Your goal:
Scan the data below and pick out the lines containing the word "annotators".
[[ Data to use, beginning ]]
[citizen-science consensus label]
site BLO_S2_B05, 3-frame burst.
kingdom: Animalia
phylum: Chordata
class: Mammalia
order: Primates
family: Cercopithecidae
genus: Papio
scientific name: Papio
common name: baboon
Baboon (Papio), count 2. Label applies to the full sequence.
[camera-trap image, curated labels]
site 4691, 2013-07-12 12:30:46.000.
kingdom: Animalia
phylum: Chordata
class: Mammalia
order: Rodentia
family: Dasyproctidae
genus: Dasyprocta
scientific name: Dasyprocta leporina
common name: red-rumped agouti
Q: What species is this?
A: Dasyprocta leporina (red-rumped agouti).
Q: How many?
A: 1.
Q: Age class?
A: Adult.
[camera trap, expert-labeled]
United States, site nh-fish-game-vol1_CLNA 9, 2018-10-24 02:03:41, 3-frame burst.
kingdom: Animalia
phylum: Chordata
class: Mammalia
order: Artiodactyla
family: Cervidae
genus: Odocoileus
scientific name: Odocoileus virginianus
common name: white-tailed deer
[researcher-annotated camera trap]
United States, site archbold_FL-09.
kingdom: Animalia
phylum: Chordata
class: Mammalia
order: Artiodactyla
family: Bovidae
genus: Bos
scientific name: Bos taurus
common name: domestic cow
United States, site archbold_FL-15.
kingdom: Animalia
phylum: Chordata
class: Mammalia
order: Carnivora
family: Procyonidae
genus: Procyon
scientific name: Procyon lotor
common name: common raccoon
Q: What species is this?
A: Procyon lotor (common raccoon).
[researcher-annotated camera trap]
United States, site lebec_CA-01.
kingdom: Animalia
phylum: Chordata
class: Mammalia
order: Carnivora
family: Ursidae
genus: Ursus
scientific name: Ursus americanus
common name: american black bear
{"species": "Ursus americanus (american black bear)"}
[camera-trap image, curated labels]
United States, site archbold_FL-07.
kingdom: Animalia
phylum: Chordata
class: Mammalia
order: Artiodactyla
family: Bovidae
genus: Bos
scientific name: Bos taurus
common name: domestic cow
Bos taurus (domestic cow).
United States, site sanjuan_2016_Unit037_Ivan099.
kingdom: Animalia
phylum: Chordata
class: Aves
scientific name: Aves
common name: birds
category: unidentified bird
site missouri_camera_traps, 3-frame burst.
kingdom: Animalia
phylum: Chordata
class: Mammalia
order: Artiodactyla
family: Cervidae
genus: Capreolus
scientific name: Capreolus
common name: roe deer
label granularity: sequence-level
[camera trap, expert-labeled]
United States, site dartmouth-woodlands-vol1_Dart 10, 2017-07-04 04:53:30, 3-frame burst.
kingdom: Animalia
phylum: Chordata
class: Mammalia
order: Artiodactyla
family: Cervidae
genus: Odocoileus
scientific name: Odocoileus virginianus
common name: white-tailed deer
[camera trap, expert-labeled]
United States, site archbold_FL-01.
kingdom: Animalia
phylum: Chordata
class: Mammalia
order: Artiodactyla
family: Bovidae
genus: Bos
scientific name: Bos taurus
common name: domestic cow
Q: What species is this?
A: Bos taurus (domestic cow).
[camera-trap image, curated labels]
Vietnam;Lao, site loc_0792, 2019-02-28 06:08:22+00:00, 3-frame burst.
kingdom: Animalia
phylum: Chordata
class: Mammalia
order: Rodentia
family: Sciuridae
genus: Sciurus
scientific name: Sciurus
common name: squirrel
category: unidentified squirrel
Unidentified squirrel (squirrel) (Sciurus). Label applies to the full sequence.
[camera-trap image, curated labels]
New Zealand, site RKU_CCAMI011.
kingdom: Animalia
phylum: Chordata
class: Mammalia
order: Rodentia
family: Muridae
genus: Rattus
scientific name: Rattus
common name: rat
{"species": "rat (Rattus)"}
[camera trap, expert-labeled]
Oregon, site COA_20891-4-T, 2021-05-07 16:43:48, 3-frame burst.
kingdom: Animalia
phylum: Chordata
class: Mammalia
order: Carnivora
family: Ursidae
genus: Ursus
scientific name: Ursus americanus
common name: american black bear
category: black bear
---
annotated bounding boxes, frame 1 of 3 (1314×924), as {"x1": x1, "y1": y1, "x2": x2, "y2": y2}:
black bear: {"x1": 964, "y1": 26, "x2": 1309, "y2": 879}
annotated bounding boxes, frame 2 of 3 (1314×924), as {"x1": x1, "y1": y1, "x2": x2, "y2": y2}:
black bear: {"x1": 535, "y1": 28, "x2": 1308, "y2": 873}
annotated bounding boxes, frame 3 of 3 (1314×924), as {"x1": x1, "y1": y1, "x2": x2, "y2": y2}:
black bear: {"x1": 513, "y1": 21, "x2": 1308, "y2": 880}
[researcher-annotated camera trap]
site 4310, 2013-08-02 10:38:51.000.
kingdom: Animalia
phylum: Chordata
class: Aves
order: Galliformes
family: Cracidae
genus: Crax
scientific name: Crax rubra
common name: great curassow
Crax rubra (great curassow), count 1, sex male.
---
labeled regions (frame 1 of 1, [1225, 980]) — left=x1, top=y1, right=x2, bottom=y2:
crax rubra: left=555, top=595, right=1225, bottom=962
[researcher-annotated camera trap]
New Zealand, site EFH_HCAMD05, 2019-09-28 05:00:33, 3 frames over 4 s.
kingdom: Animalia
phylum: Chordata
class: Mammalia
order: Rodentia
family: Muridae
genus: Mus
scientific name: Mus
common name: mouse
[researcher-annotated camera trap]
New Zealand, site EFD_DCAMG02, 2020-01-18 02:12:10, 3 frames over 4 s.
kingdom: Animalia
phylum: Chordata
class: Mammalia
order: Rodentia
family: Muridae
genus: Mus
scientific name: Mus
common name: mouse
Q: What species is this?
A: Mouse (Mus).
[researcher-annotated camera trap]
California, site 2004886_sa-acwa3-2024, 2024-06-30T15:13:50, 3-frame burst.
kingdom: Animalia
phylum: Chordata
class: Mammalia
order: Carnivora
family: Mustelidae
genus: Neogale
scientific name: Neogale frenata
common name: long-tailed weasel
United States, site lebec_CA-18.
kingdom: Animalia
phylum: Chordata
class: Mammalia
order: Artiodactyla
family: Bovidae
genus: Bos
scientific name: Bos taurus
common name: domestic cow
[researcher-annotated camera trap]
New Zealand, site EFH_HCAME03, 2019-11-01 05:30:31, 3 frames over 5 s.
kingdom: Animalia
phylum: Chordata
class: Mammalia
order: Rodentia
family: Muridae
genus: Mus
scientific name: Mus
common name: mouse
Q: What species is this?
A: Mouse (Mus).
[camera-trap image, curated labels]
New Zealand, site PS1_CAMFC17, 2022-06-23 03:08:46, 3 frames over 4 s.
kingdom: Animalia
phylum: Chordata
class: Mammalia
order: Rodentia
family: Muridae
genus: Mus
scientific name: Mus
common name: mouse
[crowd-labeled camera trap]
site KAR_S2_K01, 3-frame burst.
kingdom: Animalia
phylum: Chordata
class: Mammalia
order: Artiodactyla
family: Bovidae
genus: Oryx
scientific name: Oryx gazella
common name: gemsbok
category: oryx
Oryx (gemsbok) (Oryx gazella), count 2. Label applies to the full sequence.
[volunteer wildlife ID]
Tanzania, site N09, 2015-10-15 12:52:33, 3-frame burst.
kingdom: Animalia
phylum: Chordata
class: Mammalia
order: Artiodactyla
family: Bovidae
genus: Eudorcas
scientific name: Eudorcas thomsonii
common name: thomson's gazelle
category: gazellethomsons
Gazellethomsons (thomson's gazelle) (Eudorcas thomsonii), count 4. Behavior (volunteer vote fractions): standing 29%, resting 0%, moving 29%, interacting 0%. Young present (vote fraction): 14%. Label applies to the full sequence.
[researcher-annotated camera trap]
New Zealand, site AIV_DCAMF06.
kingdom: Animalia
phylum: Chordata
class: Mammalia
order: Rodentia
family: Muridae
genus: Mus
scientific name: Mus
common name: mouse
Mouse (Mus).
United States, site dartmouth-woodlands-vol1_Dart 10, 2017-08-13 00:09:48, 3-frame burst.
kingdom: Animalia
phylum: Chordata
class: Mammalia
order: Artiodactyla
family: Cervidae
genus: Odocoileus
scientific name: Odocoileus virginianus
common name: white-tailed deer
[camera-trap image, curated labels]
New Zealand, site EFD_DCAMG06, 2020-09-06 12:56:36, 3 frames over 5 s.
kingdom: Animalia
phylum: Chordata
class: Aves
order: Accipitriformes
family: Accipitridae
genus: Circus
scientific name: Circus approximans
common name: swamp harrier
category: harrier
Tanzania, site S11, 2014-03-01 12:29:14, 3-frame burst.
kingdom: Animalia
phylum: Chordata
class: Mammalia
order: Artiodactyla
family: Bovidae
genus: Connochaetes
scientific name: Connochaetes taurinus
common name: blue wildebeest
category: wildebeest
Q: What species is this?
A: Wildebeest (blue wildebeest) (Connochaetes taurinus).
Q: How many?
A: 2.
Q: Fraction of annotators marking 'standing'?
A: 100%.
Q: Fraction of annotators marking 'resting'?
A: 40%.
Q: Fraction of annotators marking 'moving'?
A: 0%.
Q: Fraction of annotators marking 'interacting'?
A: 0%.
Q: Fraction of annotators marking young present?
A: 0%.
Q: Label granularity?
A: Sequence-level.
[[ Data to use, end ]]
Answer for this exercise:
Q: Fraction of annotators marking 'standing'?
Q: Fraction of annotators marking 'resting'?
Q: Fraction of annotators marking 'moving'?
Q: Fraction of annotators marking 'interacting'?
Q: Fraction of annotators marking young present?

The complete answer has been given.